Die Tat löste umgehend eine politische Diskussion über den Umgang mit den sogenannten Reichsbürgern aus. Die bayerischen Landtagsgrünen forderten, die Gruppierung besser zu beobachten und deren Verbindungen in die rechtsextreme Szene intensiv zu prüfen. Katharina Schulze, Rechtsextremismusexpertin der Fraktion, kritisierte, dass das aktuelle Klima die Aktivitäten der „Reichsbürgerbewegung“ begünstige.

Eine Anfrage ihrer Fraktion zu den Aktivitäten der „Reichsbürger“ sei noch nicht einmal beantwortet worden. Begründung: unverhältnismäßig hoher Verwaltungsaufwand. „Dabei“, so Schulze, kämen selbst aus der Justiz Klagen, dass Vorfälle zunehmen – „von Widerstandshandlungen bis zu Körperverletzungen.“ Herrmann kündigte in Roth an, man werde „generell noch mal überprüfen, wer da als gefährlich eingeschätzt werden muss“.

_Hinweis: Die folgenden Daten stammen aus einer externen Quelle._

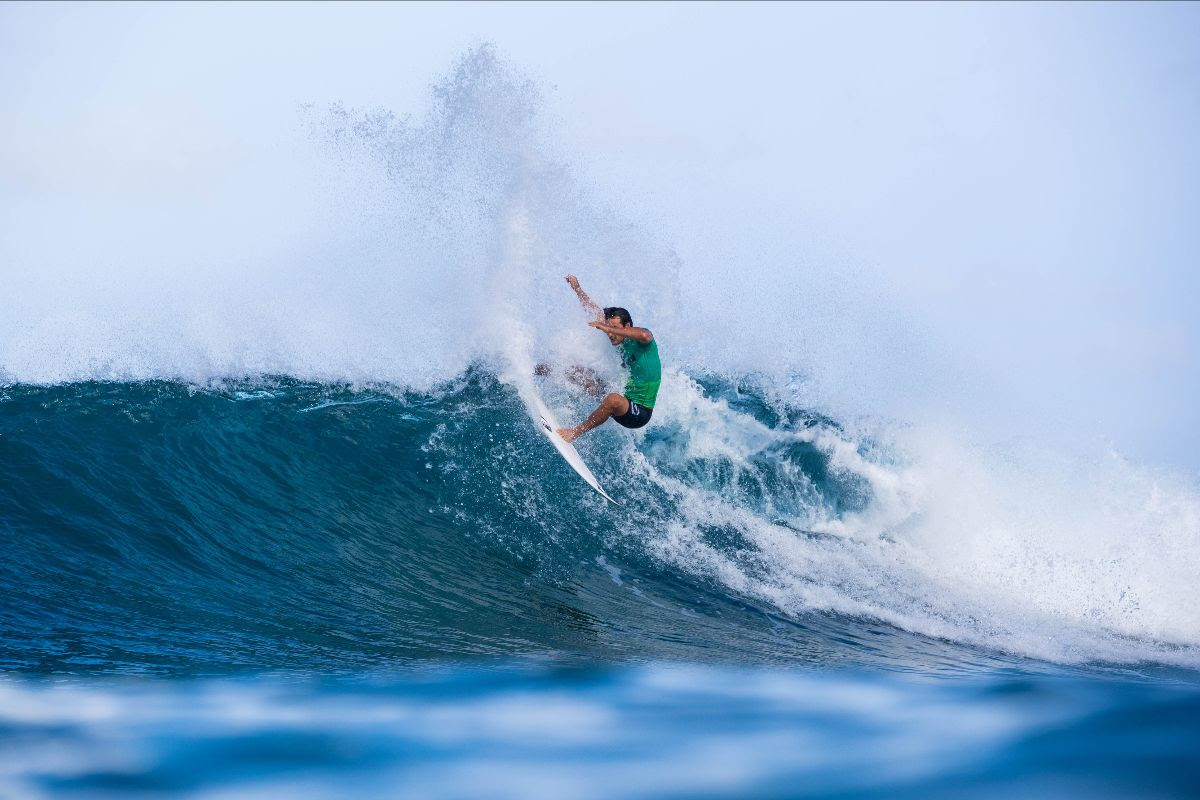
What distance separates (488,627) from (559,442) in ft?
7.30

Auch die Innenexpertin der Bundestagsfraktion der Linken, Ulla Jelpke, warnte davor, die Gefahr durch die Gruppierung zu verharmlosen: „Hinter der wirren Reichsbürgerideologie verbergen sich oftmals knallharte Rechtsextremisten, die auch vor Gewalt nicht zurückschrecken.“

In Bayern warnte der Verfassungsschutz jüngst, die „Reichsbürger“ schürten „Überfremdungsängste und Untergangsvisionen“. Unter ihnen befänden sich „Verschwörungstheoretiker ebenso wie Querulanten und Geschäftemacher, aber auch politisch Motivierte“. 30 bis 40 Personen aus der Szene seien derzeit dem Rechtsextremismus zuzuordnen. Der Brandenburger Geheimdienst wurde noch deutlicher: „Reichsbürger“ könnten sich „bis in den Bereich der Unzurechnungsfähigkeit in ihre Ideen hineinsteigern“.